Dataset entries:

-- Begin --

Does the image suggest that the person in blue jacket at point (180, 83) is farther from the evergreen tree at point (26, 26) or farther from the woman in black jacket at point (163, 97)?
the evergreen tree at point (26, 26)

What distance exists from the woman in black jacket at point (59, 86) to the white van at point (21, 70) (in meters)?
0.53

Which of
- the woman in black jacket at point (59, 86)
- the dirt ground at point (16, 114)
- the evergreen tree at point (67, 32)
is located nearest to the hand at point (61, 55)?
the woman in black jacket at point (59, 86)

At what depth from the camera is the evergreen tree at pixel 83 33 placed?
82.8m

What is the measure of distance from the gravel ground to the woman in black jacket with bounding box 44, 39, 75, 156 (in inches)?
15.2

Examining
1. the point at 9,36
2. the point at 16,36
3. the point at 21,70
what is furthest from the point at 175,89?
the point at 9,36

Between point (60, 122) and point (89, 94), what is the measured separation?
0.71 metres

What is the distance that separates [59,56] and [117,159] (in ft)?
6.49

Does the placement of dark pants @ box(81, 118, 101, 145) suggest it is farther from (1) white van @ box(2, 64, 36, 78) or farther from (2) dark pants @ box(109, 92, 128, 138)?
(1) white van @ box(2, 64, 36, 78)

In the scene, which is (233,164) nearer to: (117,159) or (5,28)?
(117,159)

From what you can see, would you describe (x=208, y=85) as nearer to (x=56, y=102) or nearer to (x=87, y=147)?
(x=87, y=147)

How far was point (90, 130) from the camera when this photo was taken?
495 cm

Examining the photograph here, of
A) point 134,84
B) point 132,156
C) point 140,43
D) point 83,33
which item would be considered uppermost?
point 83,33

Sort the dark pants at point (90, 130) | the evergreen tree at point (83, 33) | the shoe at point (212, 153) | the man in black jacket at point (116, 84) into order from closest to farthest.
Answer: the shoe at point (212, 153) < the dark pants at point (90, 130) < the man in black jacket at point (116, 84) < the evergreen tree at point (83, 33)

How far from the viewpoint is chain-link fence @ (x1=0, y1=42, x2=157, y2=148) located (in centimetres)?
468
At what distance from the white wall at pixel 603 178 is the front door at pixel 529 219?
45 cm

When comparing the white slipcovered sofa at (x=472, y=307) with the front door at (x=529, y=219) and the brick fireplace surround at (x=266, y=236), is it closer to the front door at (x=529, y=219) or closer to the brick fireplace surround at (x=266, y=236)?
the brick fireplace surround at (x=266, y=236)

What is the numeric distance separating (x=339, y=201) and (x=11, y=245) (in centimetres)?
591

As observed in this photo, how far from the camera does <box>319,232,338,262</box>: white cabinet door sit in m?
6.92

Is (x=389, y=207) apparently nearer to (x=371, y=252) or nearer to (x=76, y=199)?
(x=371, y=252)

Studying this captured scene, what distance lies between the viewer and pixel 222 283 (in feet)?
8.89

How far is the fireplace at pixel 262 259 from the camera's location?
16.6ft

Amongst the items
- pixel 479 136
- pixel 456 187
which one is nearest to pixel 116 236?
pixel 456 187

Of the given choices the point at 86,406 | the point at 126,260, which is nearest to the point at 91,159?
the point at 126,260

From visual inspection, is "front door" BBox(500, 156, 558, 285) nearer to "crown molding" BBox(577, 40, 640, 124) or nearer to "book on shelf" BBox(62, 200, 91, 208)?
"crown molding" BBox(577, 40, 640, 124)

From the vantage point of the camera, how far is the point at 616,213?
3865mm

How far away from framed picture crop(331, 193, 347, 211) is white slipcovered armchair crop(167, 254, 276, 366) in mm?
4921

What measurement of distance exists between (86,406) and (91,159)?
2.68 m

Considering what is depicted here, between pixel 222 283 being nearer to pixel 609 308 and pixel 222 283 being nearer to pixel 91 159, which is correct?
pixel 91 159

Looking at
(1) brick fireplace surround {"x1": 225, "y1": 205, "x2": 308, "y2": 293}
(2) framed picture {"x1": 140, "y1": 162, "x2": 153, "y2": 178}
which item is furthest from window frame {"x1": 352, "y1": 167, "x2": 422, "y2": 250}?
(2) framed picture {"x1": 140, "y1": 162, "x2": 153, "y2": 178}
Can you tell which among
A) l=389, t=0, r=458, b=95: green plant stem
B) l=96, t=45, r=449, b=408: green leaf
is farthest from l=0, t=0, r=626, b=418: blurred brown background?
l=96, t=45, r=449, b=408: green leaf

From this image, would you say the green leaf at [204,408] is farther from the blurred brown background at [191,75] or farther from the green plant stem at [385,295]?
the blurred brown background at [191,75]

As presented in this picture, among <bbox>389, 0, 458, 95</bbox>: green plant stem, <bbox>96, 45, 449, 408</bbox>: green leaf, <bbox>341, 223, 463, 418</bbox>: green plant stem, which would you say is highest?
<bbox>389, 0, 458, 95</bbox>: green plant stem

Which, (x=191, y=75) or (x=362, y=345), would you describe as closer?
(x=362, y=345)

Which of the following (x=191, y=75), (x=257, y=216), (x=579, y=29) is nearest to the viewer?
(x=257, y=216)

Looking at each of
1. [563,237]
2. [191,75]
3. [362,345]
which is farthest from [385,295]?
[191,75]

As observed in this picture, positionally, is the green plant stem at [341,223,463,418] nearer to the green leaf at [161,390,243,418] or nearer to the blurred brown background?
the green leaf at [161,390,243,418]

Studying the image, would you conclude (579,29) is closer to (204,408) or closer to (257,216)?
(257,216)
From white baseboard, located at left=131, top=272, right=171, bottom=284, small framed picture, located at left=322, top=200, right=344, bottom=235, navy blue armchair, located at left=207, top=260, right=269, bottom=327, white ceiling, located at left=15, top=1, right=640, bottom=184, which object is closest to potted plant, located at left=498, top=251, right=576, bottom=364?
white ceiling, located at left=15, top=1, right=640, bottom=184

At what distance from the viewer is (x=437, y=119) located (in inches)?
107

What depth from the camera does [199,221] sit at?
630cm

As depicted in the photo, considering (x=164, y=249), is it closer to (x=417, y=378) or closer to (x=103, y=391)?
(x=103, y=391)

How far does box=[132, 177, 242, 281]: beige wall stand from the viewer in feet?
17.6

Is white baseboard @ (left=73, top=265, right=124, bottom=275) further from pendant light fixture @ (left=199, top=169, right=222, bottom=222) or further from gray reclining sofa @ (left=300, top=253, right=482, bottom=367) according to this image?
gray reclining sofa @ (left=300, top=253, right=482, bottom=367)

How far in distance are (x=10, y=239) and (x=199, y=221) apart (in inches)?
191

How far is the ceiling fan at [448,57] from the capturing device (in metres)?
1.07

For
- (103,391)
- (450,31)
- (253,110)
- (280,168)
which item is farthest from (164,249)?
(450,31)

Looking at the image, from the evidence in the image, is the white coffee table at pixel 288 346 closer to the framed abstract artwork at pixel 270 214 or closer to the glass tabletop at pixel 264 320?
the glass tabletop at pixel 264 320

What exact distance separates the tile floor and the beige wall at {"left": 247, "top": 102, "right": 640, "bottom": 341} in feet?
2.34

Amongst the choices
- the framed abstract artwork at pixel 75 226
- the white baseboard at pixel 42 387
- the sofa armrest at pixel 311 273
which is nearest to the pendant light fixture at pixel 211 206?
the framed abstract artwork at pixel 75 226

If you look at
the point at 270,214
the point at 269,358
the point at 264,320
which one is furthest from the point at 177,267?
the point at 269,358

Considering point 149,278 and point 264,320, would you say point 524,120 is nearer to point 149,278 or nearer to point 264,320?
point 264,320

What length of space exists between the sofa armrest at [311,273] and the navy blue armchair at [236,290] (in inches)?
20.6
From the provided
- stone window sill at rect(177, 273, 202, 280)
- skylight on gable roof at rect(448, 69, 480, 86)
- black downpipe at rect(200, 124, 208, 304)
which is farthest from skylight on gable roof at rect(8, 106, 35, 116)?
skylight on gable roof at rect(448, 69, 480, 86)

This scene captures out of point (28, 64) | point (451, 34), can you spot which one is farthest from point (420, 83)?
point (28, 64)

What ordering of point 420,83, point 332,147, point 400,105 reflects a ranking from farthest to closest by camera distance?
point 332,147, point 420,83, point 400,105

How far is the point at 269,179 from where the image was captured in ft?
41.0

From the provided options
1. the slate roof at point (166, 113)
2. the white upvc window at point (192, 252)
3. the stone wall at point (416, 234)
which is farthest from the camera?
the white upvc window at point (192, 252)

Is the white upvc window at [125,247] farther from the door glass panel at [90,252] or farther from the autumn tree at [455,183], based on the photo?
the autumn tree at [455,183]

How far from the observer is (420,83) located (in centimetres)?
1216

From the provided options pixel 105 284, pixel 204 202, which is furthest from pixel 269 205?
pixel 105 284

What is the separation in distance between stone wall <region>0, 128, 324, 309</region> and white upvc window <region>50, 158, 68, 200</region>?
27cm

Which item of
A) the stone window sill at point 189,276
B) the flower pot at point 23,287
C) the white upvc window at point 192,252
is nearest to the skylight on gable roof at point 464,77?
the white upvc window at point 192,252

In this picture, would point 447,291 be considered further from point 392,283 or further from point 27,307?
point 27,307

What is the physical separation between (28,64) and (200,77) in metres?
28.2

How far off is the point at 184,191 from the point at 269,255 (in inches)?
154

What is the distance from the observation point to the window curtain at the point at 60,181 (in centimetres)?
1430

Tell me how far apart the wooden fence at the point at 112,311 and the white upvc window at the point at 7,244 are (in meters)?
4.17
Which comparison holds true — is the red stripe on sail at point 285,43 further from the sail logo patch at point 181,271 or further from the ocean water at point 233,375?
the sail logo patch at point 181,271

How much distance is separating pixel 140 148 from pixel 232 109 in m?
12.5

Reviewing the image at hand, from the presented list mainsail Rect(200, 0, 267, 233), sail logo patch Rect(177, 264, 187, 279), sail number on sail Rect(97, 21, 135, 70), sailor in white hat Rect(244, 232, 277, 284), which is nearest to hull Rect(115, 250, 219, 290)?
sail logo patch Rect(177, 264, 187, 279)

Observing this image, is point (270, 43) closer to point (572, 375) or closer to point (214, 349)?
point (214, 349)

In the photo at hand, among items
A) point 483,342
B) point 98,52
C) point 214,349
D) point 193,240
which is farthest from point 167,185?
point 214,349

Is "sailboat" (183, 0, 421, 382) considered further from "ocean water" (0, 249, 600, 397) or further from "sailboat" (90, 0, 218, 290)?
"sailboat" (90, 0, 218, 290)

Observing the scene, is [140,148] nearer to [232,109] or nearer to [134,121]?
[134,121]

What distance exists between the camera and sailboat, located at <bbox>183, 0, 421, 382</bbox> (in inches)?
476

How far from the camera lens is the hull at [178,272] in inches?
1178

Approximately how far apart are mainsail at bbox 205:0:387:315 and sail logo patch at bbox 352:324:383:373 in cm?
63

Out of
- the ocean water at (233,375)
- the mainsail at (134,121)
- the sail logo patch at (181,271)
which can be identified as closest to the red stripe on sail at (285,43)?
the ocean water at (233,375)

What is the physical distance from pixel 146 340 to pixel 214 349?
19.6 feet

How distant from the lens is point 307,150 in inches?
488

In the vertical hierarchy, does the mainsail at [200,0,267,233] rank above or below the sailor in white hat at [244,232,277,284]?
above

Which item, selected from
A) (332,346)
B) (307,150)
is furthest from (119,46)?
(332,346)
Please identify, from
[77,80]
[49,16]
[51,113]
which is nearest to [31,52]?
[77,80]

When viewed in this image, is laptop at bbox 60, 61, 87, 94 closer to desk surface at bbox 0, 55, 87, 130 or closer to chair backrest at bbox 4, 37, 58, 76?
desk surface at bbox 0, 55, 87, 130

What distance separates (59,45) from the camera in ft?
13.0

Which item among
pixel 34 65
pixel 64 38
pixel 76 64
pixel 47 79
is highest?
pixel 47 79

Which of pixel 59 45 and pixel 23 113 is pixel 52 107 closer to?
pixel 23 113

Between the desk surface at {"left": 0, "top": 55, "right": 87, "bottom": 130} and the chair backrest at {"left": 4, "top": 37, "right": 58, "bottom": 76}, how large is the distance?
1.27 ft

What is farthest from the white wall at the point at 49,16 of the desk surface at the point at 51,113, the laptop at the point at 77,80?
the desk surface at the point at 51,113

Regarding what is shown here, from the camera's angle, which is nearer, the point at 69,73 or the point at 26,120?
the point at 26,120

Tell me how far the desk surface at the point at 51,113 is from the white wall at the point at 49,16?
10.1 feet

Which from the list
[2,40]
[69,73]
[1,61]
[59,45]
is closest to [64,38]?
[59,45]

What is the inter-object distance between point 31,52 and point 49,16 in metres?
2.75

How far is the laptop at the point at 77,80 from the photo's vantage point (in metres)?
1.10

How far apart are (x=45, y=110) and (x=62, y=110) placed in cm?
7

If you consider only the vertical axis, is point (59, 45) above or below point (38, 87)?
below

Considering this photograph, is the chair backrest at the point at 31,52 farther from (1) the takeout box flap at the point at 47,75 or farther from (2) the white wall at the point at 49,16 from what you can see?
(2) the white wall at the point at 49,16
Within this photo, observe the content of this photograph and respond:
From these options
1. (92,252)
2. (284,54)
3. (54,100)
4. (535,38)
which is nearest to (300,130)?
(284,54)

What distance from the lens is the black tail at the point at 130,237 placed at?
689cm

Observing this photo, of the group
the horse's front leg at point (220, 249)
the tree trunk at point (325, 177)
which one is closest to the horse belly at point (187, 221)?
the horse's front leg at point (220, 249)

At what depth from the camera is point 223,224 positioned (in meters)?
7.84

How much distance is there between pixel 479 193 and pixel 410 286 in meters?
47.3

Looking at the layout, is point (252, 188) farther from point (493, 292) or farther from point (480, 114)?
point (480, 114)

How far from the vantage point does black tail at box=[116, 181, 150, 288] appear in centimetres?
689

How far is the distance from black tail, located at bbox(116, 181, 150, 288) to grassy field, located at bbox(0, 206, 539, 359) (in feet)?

-- End --

Task details:
Repeat, without change, each line of the data above from the one that contains "Within this photo, observe" through the final line, counting both.

Solution:
Within this photo, observe the content of this photograph and respond:
From these options
1. (92,252)
2. (284,54)
3. (54,100)
4. (535,38)
which is nearest to (300,130)?
(284,54)

What distance from the lens is the black tail at the point at 130,237 placed at?
689cm

Observing this photo, of the group
the horse's front leg at point (220, 249)
the tree trunk at point (325, 177)
which one is closest to the horse belly at point (187, 221)?
the horse's front leg at point (220, 249)

At what depth from the camera is point 223,224 positioned (in meters)?
7.84

How much distance is there between pixel 479 193 and pixel 410 286 in meters?
47.3

Looking at the layout, is point (252, 188) farther from point (493, 292) or farther from point (480, 114)?
point (480, 114)

How far from the vantage point does black tail at box=[116, 181, 150, 288] appear in centimetres?
689

How far is the distance from black tail, located at bbox(116, 181, 150, 288) to grassy field, located at bbox(0, 206, 539, 359) (in feet)?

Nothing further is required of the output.